Continue the news article about academics' concerns over higher education in the EU–US trade talks, starting after its last sentence.

Segment Start: READING TEXT

Thursday, May 22, 2014

Academics Raise Alarm Over U.S. Trade Deal

Academics raise alarm over US trade agreement
22nd May 2014

Higher education must be excluded from any future trade partnership between the EU and the United States to avoid an influx of private universities, according to university groups.

Concerns have been raised as discussions are under way about a Transatlantic Trade and Investment Partnership, designed to reduce barriers to trading goods and services. Discussions on the TTIP began in July last year and are proceeding on the basis of a negative list approach, meaning that unless a subject is explicitly excluded, it could be up for negotiation. If higher education is tabled, the implications are that both sides could open their borders to free competition from elsewhere, a stark change for many EU countries in which universities are state-owned and protected.

Howard Davies, an adviser at the European University Association, says higher education is a public good that should remain outside the remit of such an agreement. It’s mainly a member state jurisdiction, and member states should continue to have the right to run their systems as they please, he says.

Segment End: READING TEXT
Segment Start: GIVEN INFORMATION

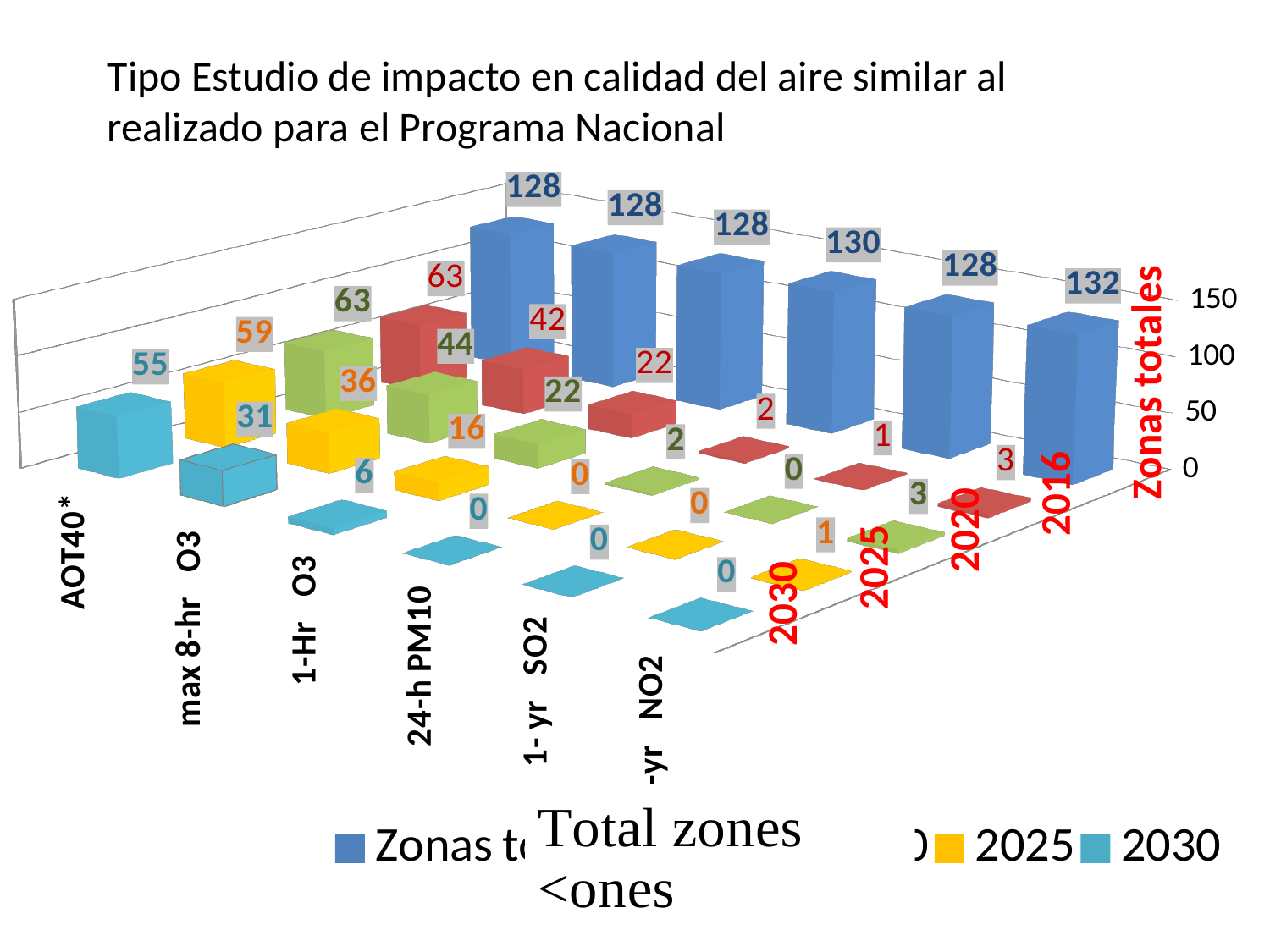
Which category has the highest Zonas totales value? 1-yr NO2 What is the difference between the 2016 and 2030 values for AOT40*? 8 What is the title of the vertical value axis? Zonas totales What is the Zonas totales value for 1-yr NO2? 132 For max 8-hr O3, which is larger: the 2020 value or the 2016 value? 2020 How many categories are shown along the category axis? 6 What kind of chart is shown on the slide? Bar chart What is the Zonas totales value for 24-h PM10? 130 What is the 2016 value for 1-Hr O3? 22 What is the 2025 value for max 8-hr O3? 36 For AOT40*, do the values rise or fall from 2016 to 2030? Fall What is the 2030 value for AOT40*? 55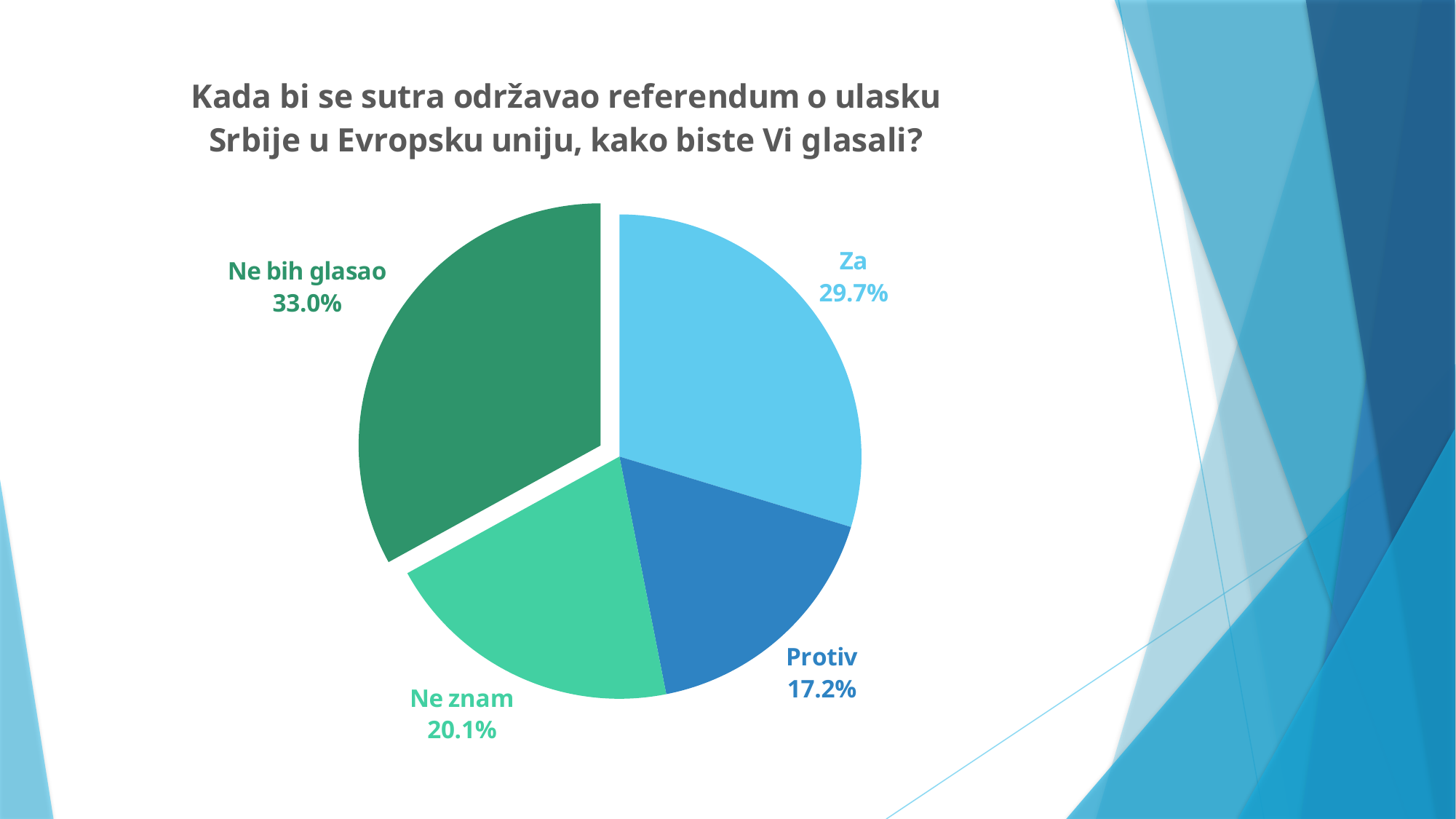
What is the difference in percentage points between "Ne bih glasao" and "Ne znam"? 12.9 Which response has the largest share of the pie? Ne bih glasao What percentage of respondents answered "Za"? 29.7% What is the title of the chart? Kada bi se sutra održavao referendum o ulasku Srbije u Evropsku uniju, kako biste Vi glasali? Which response has the smallest share of the pie? Protiv Which is larger, the share for "Ne znam" or the share for "Protiv"? Ne znam How many slices does the pie chart have? 4 What percentage of respondents answered "Protiv"? 17.2% What percentage of respondents answered "Ne bih glasao"? 33.0% What is the difference in percentage points between "Za" and "Protiv"? 12.5 What kind of chart is shown on the slide? pie chart What percentage of respondents answered "Ne znam"? 20.1%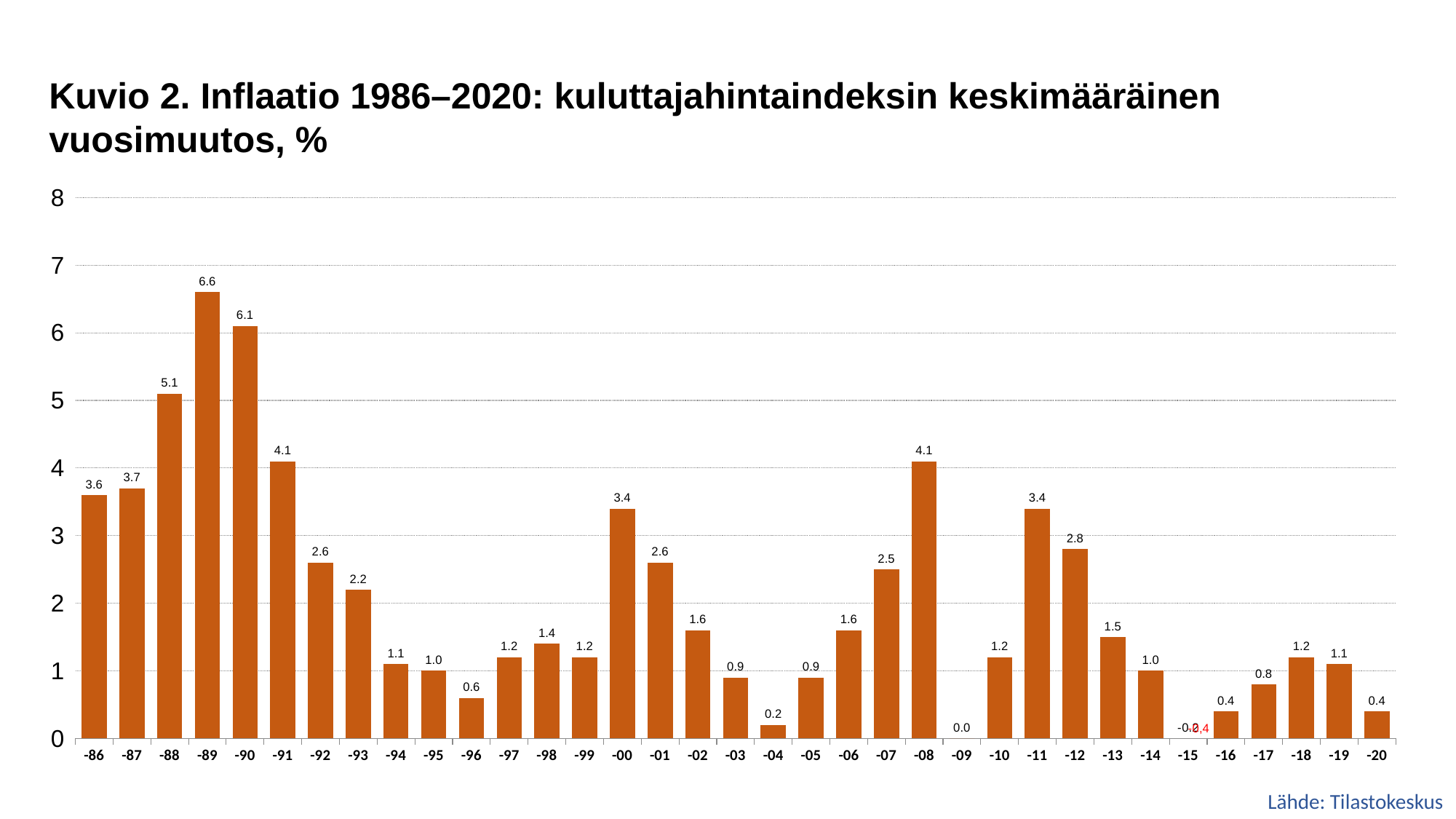
How many years (bars) are shown on the x axis? 35 What kind of chart is shown on the slide? bar chart Which is larger, the value for -00 or the value for -01? -00 What is the inflation value for -89? 6.6 What is the difference between the values for -89 and -90? 0.5 What is the source cited at the bottom of the slide? Tilastokeskus What is the inflation value for -08? 4.1 Which year has the highest inflation value? -89 What is the inflation value for -20? 0.4 What is the difference between the values for -11 and -12? 0.6 Is the value for -88 greater or less than 5? greater What is the inflation value for -09? 0.0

Segment End: GIVEN INFORMATION

ANSWER SECTION
Education International, the global federation of teachers unions, is also pushing for education to be exempt. ‘Including it in an EU-US partnership would directly lead to an increase in privatisation, which we oppose’, says Guntars Catlaks, the unions senior coordinator for research. Negotiators are also considering agreements on the mutual recognition of professional qualifications, intellectual property, e-commerce and data protection, which could affect universities.

Some member states may support a TTIP higher education agreement as they are in favour of commodification. In the UK there are universities that have opened campuses abroad and the whole ambience is entrepreneurial, says Davies. But that’s not true of other countries.

However, awareness of the TTIP negotiations in universities and rector associations remains low, which could be a problem if higher education is included in a final deal. If an agreement is reached, it will be presented to ministers and the European Parliament and there won’t be much time for lobby groups to amend whatever has been decided, says Davies.

The Parliament and environmental groups have been pushing for more transparency in the discussions to aid public debate. Davies says this has made the negotiating parties more nervous about public opinion. But it will never be totally transparent because you can’t conduct negotiations in a glass box, he says.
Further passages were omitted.